歴史は、中心都市がどの経済圏においても大体1つに収斂していくことを教えている。それは何故か。1番の理由は、一旦地域本部や研究開発拠点の集積が始まると、トップクラスの人材が集まりやすくなり、能力開発の機会も加速度的に大きくなるからであると考えられている。

では、今後どうなるか?これまで世界は情報化が進むたびに都市化が進んだ。近年でいえば、インターネットで情報の格差は少なくなったが、それによってより栄えたのは、シリコンバレーであり、ロンドンであり、NYだ。結局、あるモノが普及すると、「底辺が広がることにより、その頂点はより高くなる」ということだと思う。

東京はほぼ上限にあると思うので、人口はこれ以上増えない。災害の危険もある。大震災が起これば、これを機に遅々として進まなかった低層地域の高層化が進む可能性がある。関東大震災後、後藤新平がやろうとしたことだが、法整備と政治次第。今から準備しておくべきだ。

地方では、地方中核都市への人口集中が進む。税収が減る中、これまでのように辺鄙な場所にまで公共サービスを行き渡らせることは不可能だろう。国全体としての人口が減る中、都市部が人口を維持することで、結果的に「都市化が進む」というのがメインシナリオだと思う。

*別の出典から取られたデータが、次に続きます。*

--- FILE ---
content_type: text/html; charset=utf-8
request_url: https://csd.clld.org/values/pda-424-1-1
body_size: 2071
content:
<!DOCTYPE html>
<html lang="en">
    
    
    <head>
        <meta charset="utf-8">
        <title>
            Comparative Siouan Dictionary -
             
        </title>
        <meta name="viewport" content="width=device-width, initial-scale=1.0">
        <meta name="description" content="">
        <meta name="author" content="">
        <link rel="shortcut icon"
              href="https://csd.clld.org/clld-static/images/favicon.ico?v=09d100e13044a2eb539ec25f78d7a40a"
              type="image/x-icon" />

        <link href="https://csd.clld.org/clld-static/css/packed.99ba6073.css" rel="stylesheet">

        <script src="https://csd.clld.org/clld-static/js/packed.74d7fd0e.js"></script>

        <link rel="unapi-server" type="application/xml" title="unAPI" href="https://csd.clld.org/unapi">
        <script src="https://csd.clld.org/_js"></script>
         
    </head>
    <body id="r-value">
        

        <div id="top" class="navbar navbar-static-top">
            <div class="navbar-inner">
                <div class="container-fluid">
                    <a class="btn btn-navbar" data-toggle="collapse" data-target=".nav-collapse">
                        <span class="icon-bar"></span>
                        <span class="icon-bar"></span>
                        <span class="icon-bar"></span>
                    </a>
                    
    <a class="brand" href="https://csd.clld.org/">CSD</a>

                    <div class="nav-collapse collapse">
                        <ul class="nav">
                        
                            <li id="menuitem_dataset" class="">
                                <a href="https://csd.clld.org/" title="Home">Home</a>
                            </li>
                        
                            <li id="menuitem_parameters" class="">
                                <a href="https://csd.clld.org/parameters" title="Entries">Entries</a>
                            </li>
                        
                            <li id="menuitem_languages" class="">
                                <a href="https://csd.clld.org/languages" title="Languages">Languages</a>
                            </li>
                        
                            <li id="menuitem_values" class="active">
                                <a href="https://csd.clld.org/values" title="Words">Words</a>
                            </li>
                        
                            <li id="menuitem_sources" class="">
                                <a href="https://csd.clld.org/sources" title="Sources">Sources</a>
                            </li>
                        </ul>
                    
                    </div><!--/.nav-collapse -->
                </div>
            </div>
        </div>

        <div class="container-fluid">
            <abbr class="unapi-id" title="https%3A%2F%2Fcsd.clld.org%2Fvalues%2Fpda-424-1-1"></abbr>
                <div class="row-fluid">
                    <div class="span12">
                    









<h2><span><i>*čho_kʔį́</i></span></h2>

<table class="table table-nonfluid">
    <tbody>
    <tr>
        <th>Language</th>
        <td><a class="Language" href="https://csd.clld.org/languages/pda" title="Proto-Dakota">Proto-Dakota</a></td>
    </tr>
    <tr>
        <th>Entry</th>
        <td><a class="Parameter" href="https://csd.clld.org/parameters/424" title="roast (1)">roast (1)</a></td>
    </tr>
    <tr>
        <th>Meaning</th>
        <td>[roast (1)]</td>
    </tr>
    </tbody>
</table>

では、地方はどうなるのか?単純だが、自分たちの生きる道を見つけ、自助努力でやっていくしかない。これまでのように、国(都市部)からお金は回ってこなくなる。より強いところの真似ではなく、独自性。差別化でよそからお金を稼いでくる。あるいは、よそから来てお金を使ってもらう。

エネルギー問題は田舎のアキレス腱。何しろ、どこへ行くにも、平均体重50kgの人が平均1.5tの車を動かす。どう考えても非合理的である。たんぼを耕すトラクターも、収穫した農産物を運搬するトラックも全て輸入された石油で動いている。原油高と円安は田舎に不利で、相対的に、都市部に有利なのだ。